One high profile example of a strategic sale and subsequent plan merger is the purchase of DeSoto, Inc. by Keystone Consolidated Industries, Inc. in 1996.
DeSoto was a manufacturer of household cleaning products facing bankruptcy with current debts of about $9 million, but with a pension plan that was overfunded by about $53 million.
On the other hand, Keystone, a fencing manufacturer, was currently profitable but had grossly underfunded pension plans. In fact, their $84 million in underfunding placed them on the PBGC's "hit list".
Through a tax-free stock-swap that was approved by shareholders of both companies, DeSoto became a wholly owned subsidiary of Keystone, Keystone paid off DeSoto's debts, Keystone merged its 3 underfunded plans with the overfunded plan from DeSoto.
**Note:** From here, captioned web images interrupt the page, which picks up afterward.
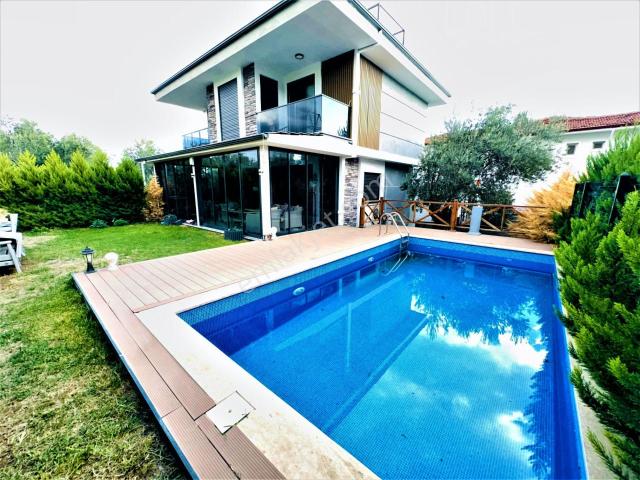 Edremit, Balikesir içerisinde satılık Villa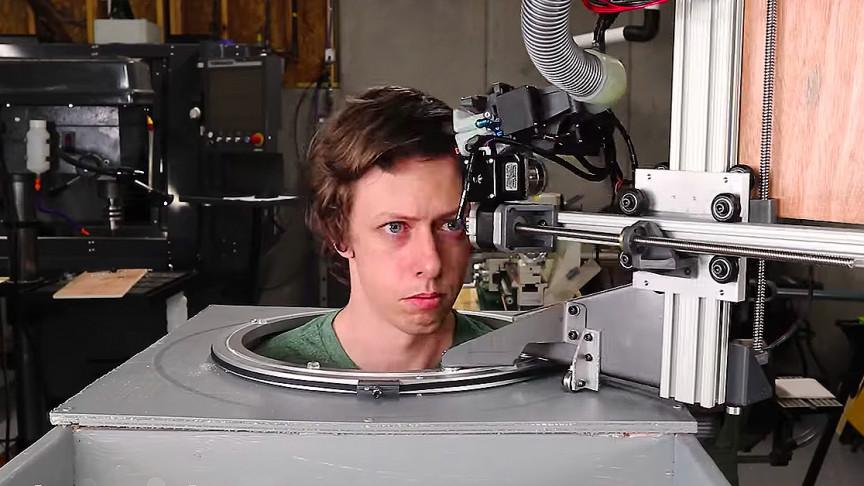 หูจะขาดไหม ? หนุ่มหัวใสสร้างหุ่นยนต์ช่างตัดผมพร้อมกรรไกรสุดคม !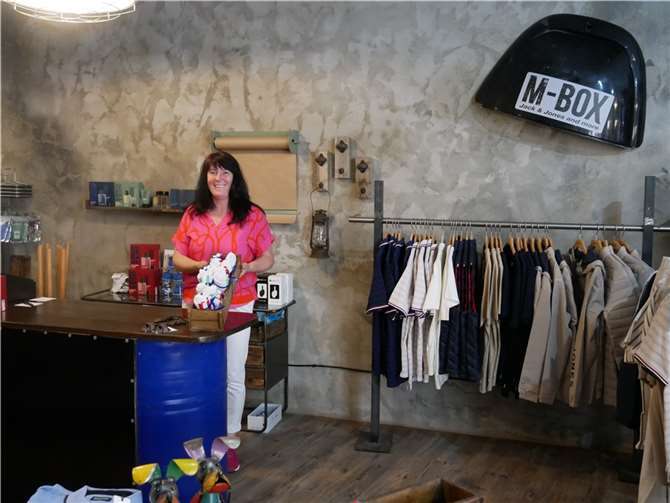 Nach 24 Jahren Damenmode betritt Melly nun neues Terraim.  Foto: KLE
The underfunding was reduced to less than $30 million. The funded ratio of the Keystone plans jumped from 57% to 90%. The PBGC heartily approved of the arrangement, having given their approval for Keystone to borrow funds that were necessary in the acquisition process. More details are found in:
There are numerous professional advisers who promote and even broker strategic sale transactions, yet there are also professionals who are cautious about this strategy. Caution and knowledge of the potential risks seem advisable.
In a recent article with detailed argumentation on the "Sale of Overfunded Pension Plans and Indirect Reversions," Christopher Guldberg raises questions regarding the central goal of the strategic sale strategy. Specifically, he questions whether the IRS might impose the section 4980 on the proceeds of such a transaction as an "indirect reversion." Guldberg bases his concerns on explicit language from the original Conference Committee that wrote the law which "makes it clear that Congress did not intend to limit the Treasury's ability to apply the excise tax in the context of corporate transactions." He also analyzes an important IRS ruling (TAM 9650002) that determined certain taxes were applicable on such a transaction but failed to address the applicability of section 4980 simply "because the date of the plan termination was before January 1, 1986," the date 4980 first applied. It's been suggested by some that the value placed on the overfunding should not be explicit in the buy-sell agreement, but this matter of form-over-substance may be immaterial. Guldberg also notes that there is no statute of limitations for the IRS to pursue this excise tax on strategic sale transactions because no Form 5330 is every filed reporting the "reversion" in question.
Bill Miner of Watson Wyatt Worldwide is also reported as cautioning, "There are so many rules and regulations and laws governing these plans that things are not clean and well-defined. There's a gray area that may be challenged" (quoted in "When Assets Runneth Over").
It is generally agreed that the buy-sell arrangement should include other business motivations and considerations involved in the buy-sell transaction other than just the recovery of excess assets from an overfunded plan. It may also be advisable to restructure the business prior to the sale, such as incorporating a business that has operated as a sole-proprietorship. Some advisers suggest that the purchaser be a non-profit entity, but most information does not point in this direction.
Having stated these words of caution, it must be noted that the IRS has not taken any action to curtail business transactions that include the transfer of an overfunded plan. As noted above (under "Example"), the PBGC has stated their view of such transactions very positively. In addition, the IRS has audited numerous employers and plans involved in such transactions without raising any issues about the strategic sale transaction. Which is why experienced professionals in this area are both comfortable and confident that a strategic sale can be a sound solution to the problem of an overfunded plan.